-- start of Text shown --
The Ministry of Food Processing Industries (MOFPI) is a ministry of the Government of India responsible for formulation and administration of the rules and regulations and laws relating to food processing in India. The ministry was set up in the year 1988, with a view to develop a strong and vibrant food processing industry, to create increased employment in rural sector and enable farmers to reap the benefits of modern technology and to create a surplus for exports and stimulating demand for processed food.  The ministry is currently headed by Pashupati Kumar Paras, a Cabinet Minister.

List of Ministers

List of Ministers of State

Functions of the ministry 
 Policy support and developmental
 Promotional and technical
 Advisory and regulatory

Goals of MOFPI 
 Better utilization and value addition of agricultural produce for enhancement of income of farmers.
 Minimizing wastage at all stages in the food processing chain by the development of infrastructure for storage, transportation and processing of agro-food produce.
 Induction of modern technology into the food processing industries from both domestic and external sources.
 Maximum utilization of agricultural residues and by-products of the primary agricultural produce as also of the processed industry.
 To encourage R&D in food processing for product and process development and improved packaging.
 To provide policy support, promotional initiatives and physical facilities to promote value added exports

Roles of MOFPI 

The strategic role and functions of the Ministry fall under three categories:
 Policy support developmental & promotional
 Technical & advisory
 Regulatory.

It is concerned with the formulation & implementation of policies and plans for all the industries under its domain within the overall national priorities and objectives. Its main focus areas include—development of infrastructure, technological up gradation, development of backward linkages, enforcement of quality standards and expanding domestic as well as export markets for processed food products.

The Ministry acts as a catalyst and facilitator for attracting domestic & foreign investments towards developing large integrated processing capacities, by creating conducive policy environment, including rationalization of taxes & duties. It processes applications for foreign collaborations, Export Oriented Units (EOUs) etc. and assists/guides prospective entrepreneur in his endeavour.
-- end of Text shown --
-- start of Exercise data --
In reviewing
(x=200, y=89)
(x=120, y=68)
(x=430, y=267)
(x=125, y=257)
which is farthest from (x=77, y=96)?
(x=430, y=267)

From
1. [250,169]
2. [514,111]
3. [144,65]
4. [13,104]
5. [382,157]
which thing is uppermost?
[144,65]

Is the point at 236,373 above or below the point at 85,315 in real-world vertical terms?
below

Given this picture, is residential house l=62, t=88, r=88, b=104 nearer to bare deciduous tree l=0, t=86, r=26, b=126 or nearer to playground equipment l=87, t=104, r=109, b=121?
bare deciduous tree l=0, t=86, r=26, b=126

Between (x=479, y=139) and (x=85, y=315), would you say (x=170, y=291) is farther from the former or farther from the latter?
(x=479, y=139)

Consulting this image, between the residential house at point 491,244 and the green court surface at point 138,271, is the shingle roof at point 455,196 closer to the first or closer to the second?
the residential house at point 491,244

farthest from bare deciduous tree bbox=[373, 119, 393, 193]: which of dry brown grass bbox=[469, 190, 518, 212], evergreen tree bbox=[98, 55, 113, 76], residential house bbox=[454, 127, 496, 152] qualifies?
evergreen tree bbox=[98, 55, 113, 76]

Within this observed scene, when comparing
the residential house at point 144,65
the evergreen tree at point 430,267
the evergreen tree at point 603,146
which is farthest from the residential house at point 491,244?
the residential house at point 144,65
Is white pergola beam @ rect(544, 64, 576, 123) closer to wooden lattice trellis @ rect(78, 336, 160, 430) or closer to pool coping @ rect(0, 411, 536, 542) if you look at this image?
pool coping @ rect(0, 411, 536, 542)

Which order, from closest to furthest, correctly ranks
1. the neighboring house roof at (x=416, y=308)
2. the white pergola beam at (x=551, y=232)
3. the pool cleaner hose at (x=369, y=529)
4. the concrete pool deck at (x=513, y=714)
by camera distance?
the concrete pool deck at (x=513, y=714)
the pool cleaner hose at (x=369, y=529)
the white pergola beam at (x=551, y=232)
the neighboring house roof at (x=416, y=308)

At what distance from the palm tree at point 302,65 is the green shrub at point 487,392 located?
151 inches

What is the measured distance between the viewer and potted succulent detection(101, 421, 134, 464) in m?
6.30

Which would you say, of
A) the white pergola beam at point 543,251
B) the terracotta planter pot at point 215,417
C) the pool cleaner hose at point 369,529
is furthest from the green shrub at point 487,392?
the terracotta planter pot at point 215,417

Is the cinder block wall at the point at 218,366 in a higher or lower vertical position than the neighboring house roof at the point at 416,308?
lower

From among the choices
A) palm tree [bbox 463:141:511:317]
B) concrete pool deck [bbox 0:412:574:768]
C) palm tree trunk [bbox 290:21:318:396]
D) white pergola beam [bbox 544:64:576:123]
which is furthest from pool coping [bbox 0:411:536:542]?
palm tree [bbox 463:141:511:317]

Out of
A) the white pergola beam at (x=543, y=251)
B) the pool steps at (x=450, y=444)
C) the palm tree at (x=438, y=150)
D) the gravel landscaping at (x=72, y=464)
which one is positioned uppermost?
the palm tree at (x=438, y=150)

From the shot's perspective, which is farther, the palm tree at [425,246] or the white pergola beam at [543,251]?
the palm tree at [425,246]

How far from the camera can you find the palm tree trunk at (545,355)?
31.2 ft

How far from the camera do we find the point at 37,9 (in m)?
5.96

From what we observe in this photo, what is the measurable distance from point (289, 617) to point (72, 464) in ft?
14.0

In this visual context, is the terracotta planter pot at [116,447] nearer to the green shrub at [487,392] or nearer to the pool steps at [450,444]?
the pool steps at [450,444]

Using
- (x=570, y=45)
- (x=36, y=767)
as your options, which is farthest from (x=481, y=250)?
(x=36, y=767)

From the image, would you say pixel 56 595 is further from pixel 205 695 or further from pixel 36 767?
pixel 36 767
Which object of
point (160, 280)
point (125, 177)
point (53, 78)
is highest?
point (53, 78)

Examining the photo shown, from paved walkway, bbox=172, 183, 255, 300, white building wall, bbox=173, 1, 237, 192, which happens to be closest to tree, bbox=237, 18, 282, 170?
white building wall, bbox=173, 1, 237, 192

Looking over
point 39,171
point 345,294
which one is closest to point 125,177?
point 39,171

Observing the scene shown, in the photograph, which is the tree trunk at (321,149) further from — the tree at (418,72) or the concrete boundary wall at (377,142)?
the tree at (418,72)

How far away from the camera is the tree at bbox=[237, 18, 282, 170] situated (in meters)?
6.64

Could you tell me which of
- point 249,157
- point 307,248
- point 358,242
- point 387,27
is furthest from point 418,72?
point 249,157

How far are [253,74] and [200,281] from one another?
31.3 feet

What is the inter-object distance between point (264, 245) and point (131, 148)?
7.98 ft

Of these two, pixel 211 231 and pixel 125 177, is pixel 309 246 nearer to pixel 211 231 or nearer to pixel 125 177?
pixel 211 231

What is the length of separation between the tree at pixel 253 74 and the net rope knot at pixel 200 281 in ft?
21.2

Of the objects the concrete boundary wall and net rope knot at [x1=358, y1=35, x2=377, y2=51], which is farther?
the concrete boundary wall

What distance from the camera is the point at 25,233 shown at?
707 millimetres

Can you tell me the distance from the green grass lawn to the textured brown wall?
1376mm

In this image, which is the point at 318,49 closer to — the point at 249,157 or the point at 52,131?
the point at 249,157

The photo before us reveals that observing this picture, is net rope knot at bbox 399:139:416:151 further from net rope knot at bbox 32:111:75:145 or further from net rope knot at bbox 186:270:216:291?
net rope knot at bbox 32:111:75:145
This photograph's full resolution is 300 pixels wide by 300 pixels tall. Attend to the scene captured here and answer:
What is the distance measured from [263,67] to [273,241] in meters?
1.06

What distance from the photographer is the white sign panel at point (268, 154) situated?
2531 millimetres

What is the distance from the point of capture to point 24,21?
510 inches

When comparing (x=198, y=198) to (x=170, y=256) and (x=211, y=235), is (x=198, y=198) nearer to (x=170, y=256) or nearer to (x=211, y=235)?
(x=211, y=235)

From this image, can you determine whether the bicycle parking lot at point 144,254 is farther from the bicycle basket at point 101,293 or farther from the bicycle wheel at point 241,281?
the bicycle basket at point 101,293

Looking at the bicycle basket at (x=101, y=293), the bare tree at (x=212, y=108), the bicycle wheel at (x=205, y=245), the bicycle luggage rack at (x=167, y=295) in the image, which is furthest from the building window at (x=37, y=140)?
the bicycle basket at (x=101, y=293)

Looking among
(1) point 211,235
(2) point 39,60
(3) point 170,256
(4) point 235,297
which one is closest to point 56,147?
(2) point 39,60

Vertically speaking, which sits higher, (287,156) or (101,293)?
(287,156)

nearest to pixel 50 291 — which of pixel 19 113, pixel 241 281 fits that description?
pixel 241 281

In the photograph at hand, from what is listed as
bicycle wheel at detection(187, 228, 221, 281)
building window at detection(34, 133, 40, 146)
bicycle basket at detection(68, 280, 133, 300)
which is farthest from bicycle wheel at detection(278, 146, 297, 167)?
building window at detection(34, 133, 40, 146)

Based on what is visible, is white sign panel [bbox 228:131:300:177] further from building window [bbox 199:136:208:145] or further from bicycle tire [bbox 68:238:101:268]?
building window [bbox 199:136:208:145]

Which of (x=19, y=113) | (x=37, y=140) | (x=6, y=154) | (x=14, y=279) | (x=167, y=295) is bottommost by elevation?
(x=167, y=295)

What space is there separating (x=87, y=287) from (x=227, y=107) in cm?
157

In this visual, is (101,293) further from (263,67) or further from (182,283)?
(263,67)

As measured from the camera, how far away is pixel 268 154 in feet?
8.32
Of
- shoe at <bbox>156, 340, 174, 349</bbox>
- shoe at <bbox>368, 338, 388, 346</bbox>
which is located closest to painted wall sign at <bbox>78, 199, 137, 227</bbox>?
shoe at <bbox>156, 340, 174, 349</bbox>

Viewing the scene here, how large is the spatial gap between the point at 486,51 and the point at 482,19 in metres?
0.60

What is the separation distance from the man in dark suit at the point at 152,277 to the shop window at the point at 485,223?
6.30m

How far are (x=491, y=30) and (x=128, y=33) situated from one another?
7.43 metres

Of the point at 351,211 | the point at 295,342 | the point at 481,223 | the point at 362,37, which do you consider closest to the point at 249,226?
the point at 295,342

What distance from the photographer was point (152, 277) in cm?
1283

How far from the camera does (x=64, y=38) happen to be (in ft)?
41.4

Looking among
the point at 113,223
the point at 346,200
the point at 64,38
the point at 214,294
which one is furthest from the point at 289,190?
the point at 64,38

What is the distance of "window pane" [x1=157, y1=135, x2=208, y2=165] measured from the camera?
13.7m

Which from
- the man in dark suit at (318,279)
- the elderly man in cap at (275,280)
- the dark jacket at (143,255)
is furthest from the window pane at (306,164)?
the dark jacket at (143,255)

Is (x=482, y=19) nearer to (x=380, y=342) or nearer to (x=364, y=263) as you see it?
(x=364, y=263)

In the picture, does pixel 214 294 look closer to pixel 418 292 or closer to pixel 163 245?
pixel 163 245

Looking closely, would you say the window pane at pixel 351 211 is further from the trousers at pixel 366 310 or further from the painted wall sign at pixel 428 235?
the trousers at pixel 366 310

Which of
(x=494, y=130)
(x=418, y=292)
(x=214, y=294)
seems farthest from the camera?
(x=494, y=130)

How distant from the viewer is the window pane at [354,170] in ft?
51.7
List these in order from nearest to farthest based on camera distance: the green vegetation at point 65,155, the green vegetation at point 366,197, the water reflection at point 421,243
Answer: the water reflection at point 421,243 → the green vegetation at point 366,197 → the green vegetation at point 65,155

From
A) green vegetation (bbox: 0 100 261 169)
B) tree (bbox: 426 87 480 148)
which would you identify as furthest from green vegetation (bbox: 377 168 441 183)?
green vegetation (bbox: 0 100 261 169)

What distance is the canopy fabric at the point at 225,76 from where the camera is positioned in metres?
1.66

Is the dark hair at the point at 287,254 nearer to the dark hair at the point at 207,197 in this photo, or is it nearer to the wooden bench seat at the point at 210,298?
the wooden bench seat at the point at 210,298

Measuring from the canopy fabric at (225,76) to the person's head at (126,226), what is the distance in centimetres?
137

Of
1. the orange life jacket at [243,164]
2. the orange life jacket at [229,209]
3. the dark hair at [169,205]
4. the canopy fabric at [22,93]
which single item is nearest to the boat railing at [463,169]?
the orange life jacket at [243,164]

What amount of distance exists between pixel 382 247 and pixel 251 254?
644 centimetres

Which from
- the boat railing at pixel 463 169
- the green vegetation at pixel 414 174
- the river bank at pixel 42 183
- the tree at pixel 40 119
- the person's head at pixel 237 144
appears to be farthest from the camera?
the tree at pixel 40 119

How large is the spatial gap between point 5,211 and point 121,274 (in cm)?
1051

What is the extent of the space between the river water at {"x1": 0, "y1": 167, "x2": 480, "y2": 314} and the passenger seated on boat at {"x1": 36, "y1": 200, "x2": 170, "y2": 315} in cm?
-- end of Exercise data --
- Goals:
1. Identify every line of the records that contains the word "roof", and copy each such line in full.
2. Continue the text on India's Ministry of Food Processing Industries from the point at which it stops.
The text and the records have no connection to each other.

- Task responses:
1.
Consulting this image, between the residential house at point 491,244 and the green court surface at point 138,271, is the shingle roof at point 455,196 closer to the first or closer to the second?
1. the neighboring house roof at (x=416, y=308)
the neighboring house roof at (x=416, y=308)
Is the cinder block wall at the point at 218,366 in a higher or lower vertical position than the neighboring house roof at the point at 416,308?

2.
Post liberalization, it has approved a large no. of joint ventures, foreign collaborations, industrial licenses and 100% EOU proposals in different food processing areas and has taken major policy initiatives to facilitate an accelerated growth of the industry. The functions of the Ministry can be broadly classified as follows:

Policy support 
 Formulation and implementation of policies for food processing industries within overall national priorities and objectives.
 Facilitating the creation of a conducive policy environment for healthy growth of the food-processing sector.
 Promoting rationalization of tariffs and duties relating to food processing sector.

Developmental 
 Assistance under various plan schemes such as Mega Food Parks.
 Widening the R&D base in food processing by involvement of various R&D institutes and support to various R&D activities relating to development of product, process and packaging with special emphasis on traditional technologies.
 Human resource development both for entrepreneurs as well as workers engaged in the food processing industry by up gradation of their skills.
 Assistance for setting up analytical and testing laboratories, active participation in the laying down of food standards as well as their harmonization with international standards.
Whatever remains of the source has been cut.